Non a caso, il Coi sta portando avanti il Carbon Balance Project, che coinvolge centinaia di aziende in 29 Paesi e che punta a misurare scientificamente l’assorbimento di carbonio degli oliveti e, in prospettiva, a sviluppare un sistema volontario di certificazione dei crediti di carbonio.
Una visione che intreccia ambiente, politica e mercato: in futuro, l’olivicoltura potrebbe diventare una delle prime filiere agricole al mondo con un sistema di carbon credit dedicato.
La salute come pilastro strategico: l’olio d’oliva entra nella politica pubblica
La Dichiarazione insiste anche su un punto fondamentale: la dimensione salutistica dell’olio di oliva, oggi sostenuta da un corpo scientifico vastissimo. Oltre 1.000 studi pubblicati negli ultimi vent’anni dimostrano che il consumo regolare di olio — in particolare extravergine — riduce il rischio cardiovascolare, protegge dal diabete, diminuisce l’infiammazione sistemica e si associa a minori rischi di mortalità.
Il riferimento più citato resta il trial PREDIMED, che ha certificato una riduzione del 30% degli eventi cardiovascolari in una dieta mediterranea arricchita con evo. E non solo: riduzione del rischio di aritmie, diabete e perfino una diminuzione del 62% del rischio di tumore al seno nelle donne in menopausa.
È da questi risultati che nasce la richiesta dei Paesi firmatari di integrare l’olio d’oliva nelle strategie nazionali di salute pubblica.
Dall’Andalusia alla Svalbard Seed Vault, biodiversità e ricerca
La tutela della biodiversità è un altro caposaldo. Dal 1994 il Coi coordina una rete internazionale di banche del germoplasma che conserva più di 1.800 varietà di olivo. Nel 2026 è previsto il primo deposito di materiale genetico dell’olivo nella Svalbard Global Seed Vault, la “cassaforte del giorno del giudizio” che custodisce le risorse genetiche mondiali.
Un gesto simbolico e concreto: proteggere per sempre la base genetica dell’olivo di fronte ai rischi connessi a clima estremo, parassiti emergenti e crisi geopolitiche.
Educazione del gusto: chef, scuole alberghiere e consumatori al centro
Con i consumi fuori casa in aumento in tutto il mondo, la Dichiarazione invita i governi a costruire un’alleanza educativa con chef, ristoratori e scuole di cucina.

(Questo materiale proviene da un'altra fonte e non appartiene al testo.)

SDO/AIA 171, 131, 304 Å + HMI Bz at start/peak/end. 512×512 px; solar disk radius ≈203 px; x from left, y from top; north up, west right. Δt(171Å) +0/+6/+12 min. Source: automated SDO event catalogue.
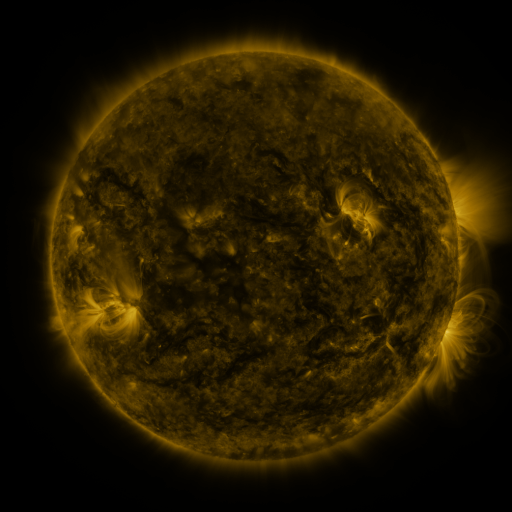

L’obiettivo: formare nuove generazioni di professionisti capaci di raccontare l’olio, riconoscerne qualità, origine, caratteristiche sensoriali e corretto utilizzo.
Un modo per dare forza culturale, oltre che commerciale, all’intera filiera.
Córdoba, capitale mondiale dell’olivo
La città andalusa, già sede della 122ª sessione plenaria del Coi, conferma il proprio ruolo di laboratorio internazionale dell’olio. Il presidente della Diputación, Salvador Fuentes, ha accolto così le delegazioni: «Qui celebriamo il lavoro e la memoria delle comunità olivicole del mondo. L’olivo è sviluppo, identità e futuro».
In provincia, con 187 frantoi e quasi 300mila tonnellate di olio in annata, l’olivicoltura non è solo economia, ma paesaggio e cultura.
Un nuovo patto globale che parla anche all’Italia
La Dichiarazione di Córdoba non è una semplice somma di buoni intenti. È un testo politico che cristallizza un orientamento chiaro: l’olivicoltura mondiale deve muoversi insieme, coordinata, scientifica, trasparente.
Parla di clima, di salute, di ricerca, di mercato: tutte dimensioni che richiedono cooperazione e che trovano nell’olivo un punto di convergenza unico nel panorama agroalimentare globale.
Per l’Italia — Paese firmatario e protagonista nel Coi — questo significa avere un ruolo da “regista” nel tradurre standard, innovazione, formazione e conoscenza in politiche e progetti concreti.